Entries from a dataset
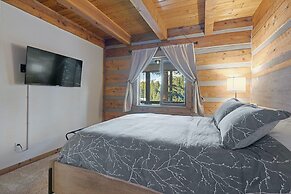 Secluded Rustic Mountain Retreat w/ Updated Touch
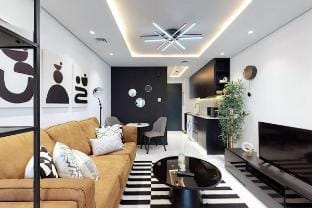 Earthy & Sharp - Studio with Lake View - JLT Vacation rental in Dubai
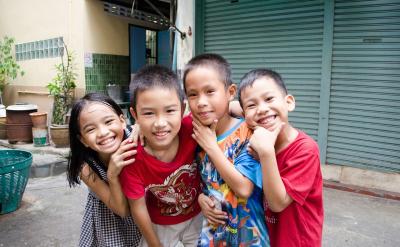 我們敬業,我們不計得失,樂于奉獻;我們像...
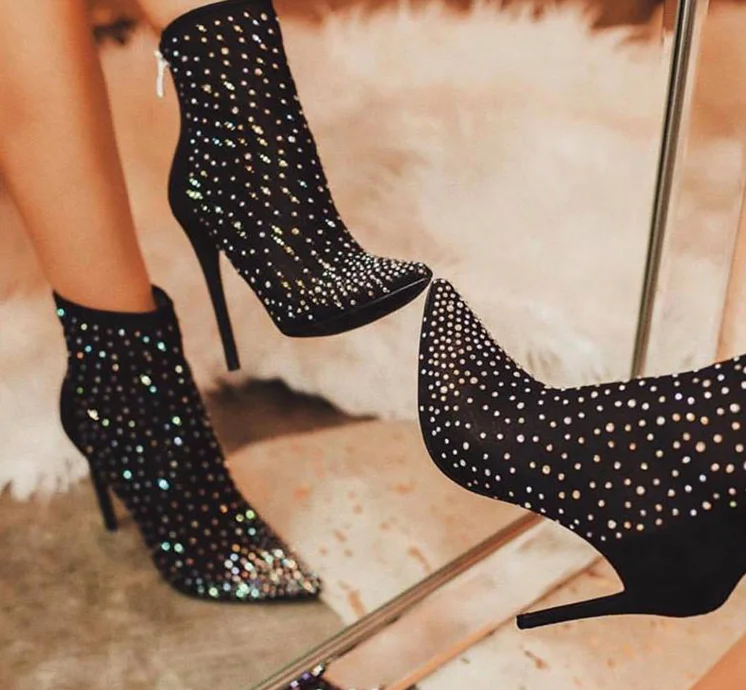 Новинка 2020 года Модные ботильоны из флока со стразами пикантные ботинки на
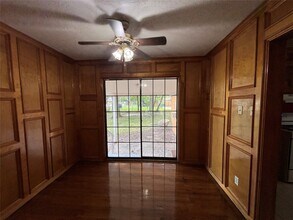 1104 Margot St in La Marque, TX - Building Photo - Building Photo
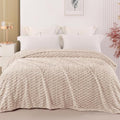 Exclusivo Mezcla 3D Fleece California King Blanket for Bed, Camel
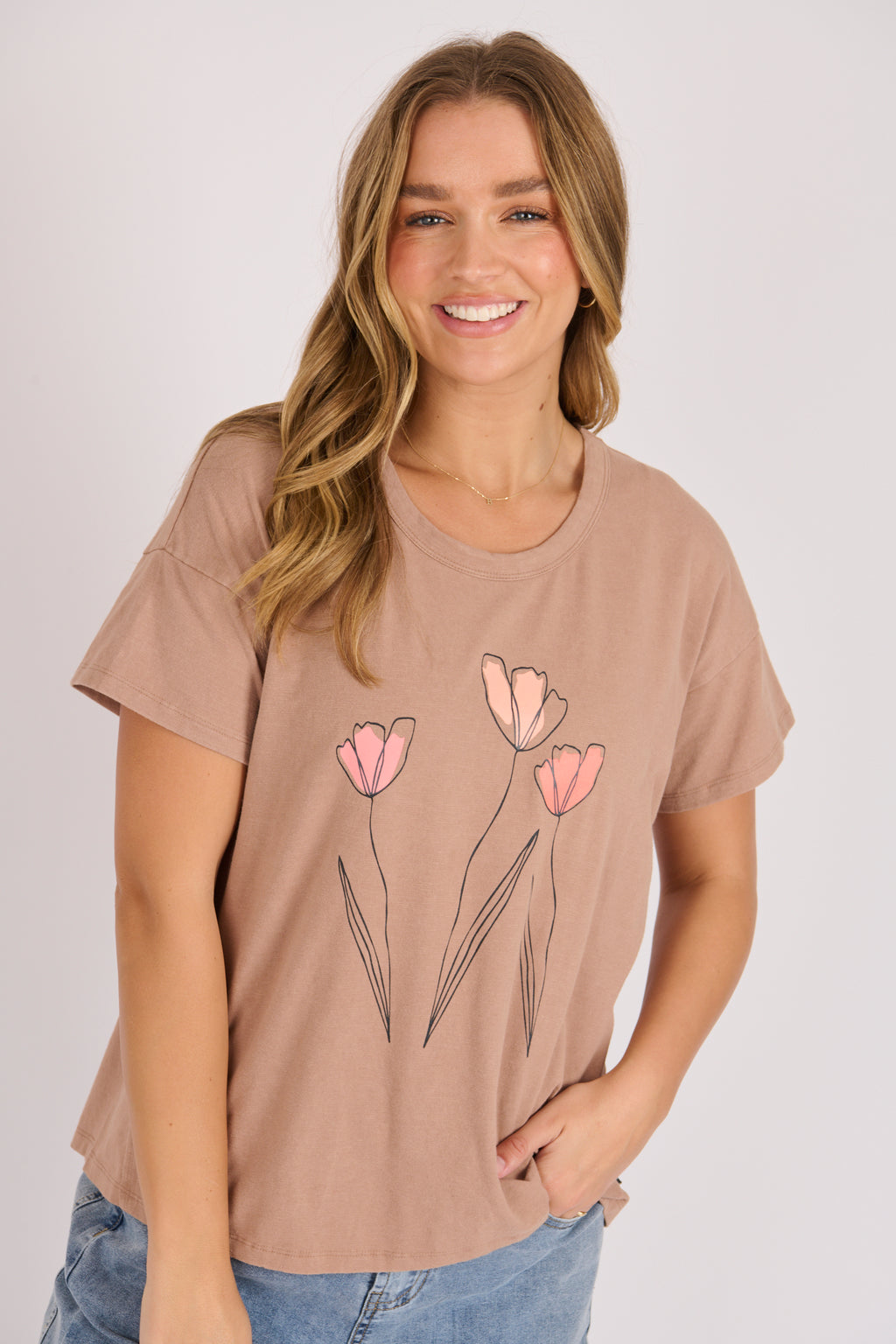Pleat Back Tee -Coffee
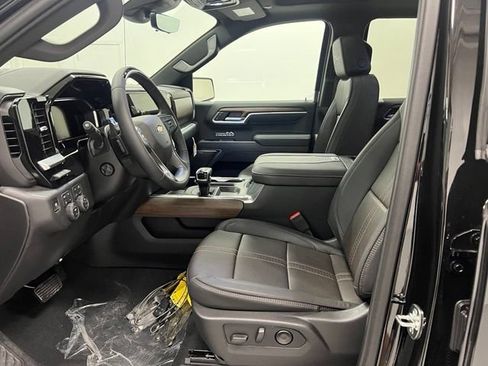 New 2026 Chevrolet Silverado 1500 High Country AWD/4WD image 6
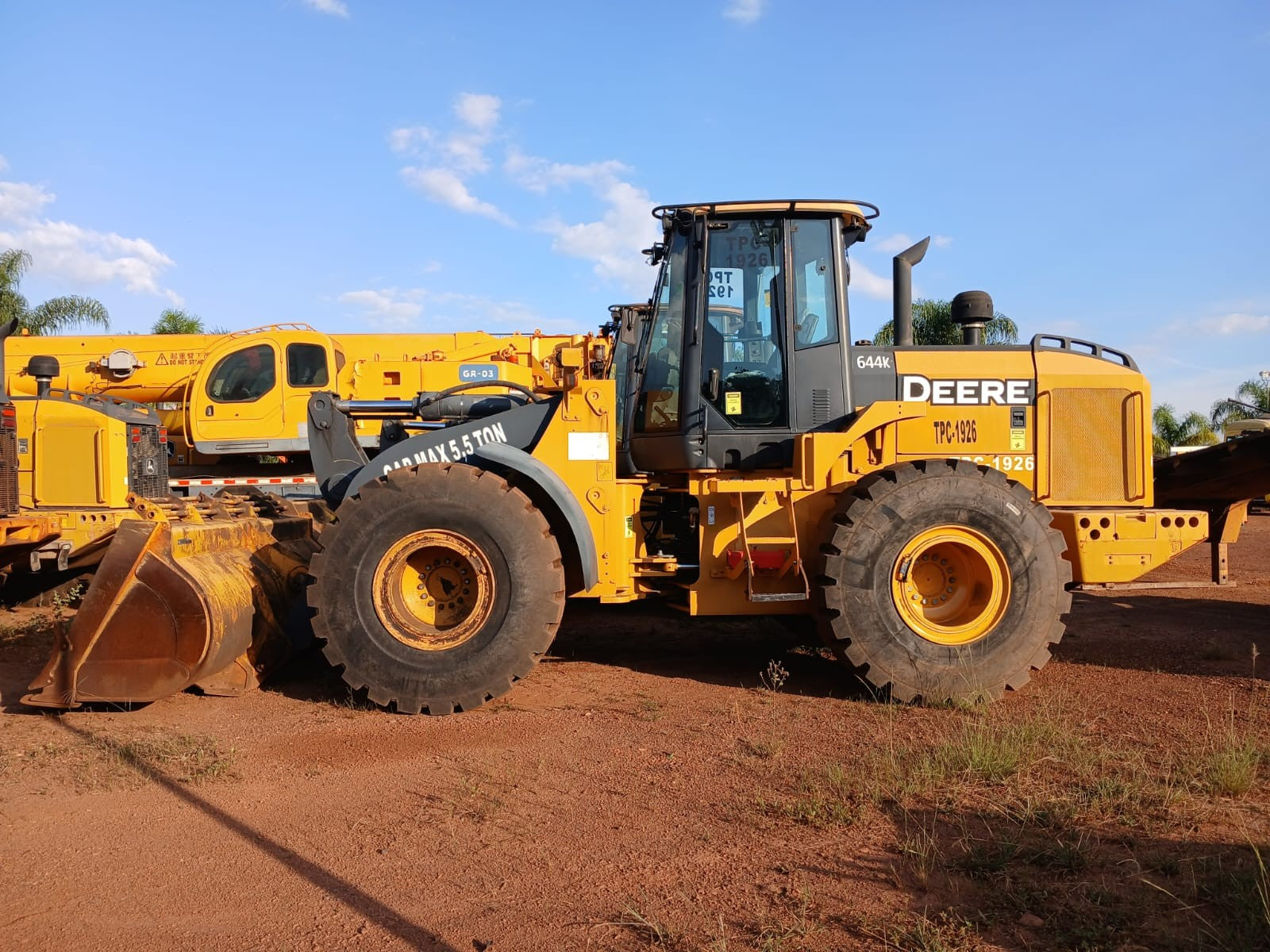 Lot 003 - 2015 John Deere 644K
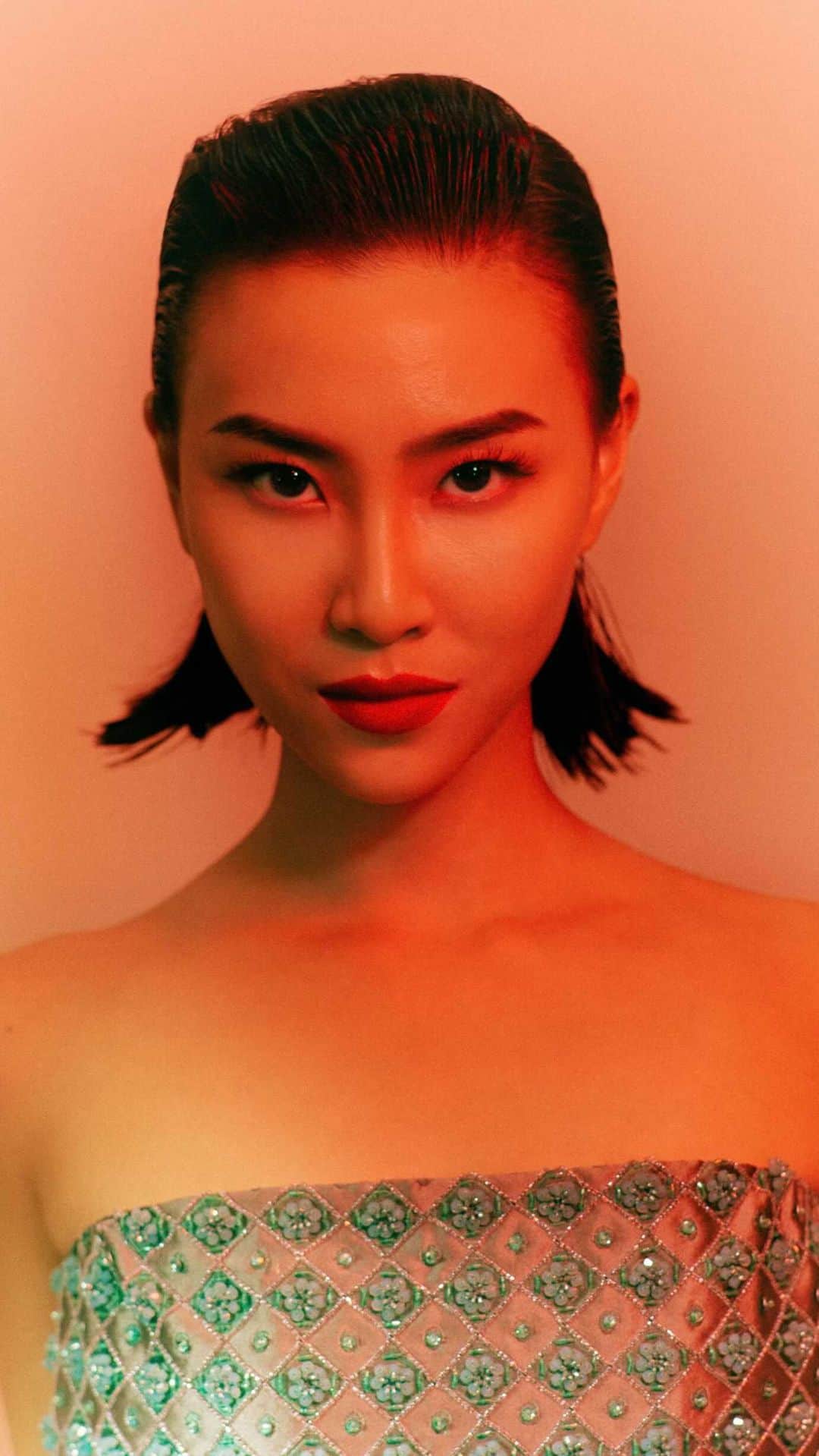 ソニアのインスタグラム：「I talk more about my upcoming trip to Italy and my must haves from Armani Beauty! As you can see, I’m already dressed for their weather 🥶」
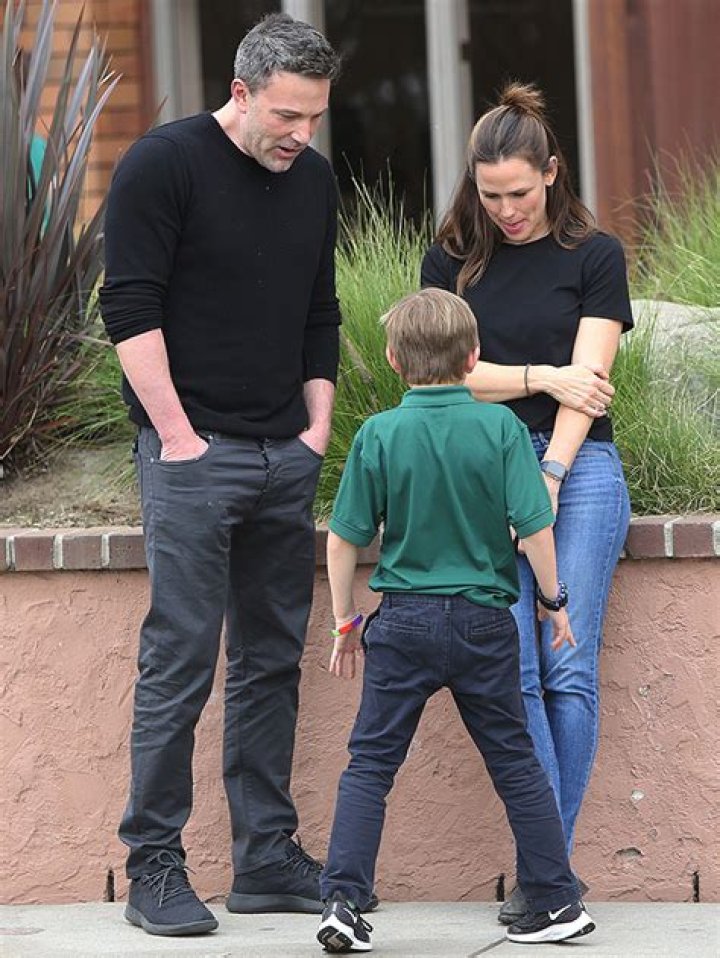 Ben Affleck Reunites With Jennifer Garner After His Divorce Confession – Hollywood Life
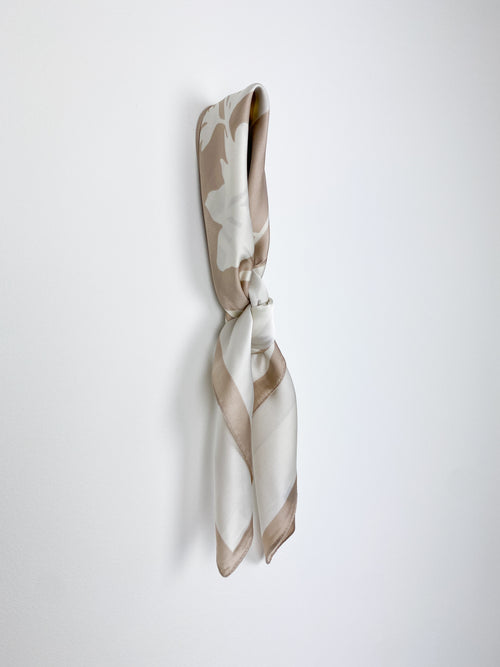 Botanica Sjaal | Champagne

TO-DO ITEM:
Can you swap "Blanket" for "Throw" in everything from the start of the entries down to the line containing "Pleat Back Tee -Coffee", keeping all else unchanged? Give back only those lines, without the pictures.

TASK SOLUTION:
 Secluded Rustic Mountain Retreat w/ Updated Touch
 Earthy & Sharp - Studio with Lake View - JLT Vacation rental in Dubai
 我們敬業,我們不計得失,樂于奉獻;我們像...
 Новинка 2020 года Модные ботильоны из флока со стразами пикантные ботинки на
 1104 Margot St in La Marque, TX - Building Photo - Building Photo
 Exclusivo Mezcla 3D Fleece California King Throw for Bed, Camel
Pleat Back Tee -Coffee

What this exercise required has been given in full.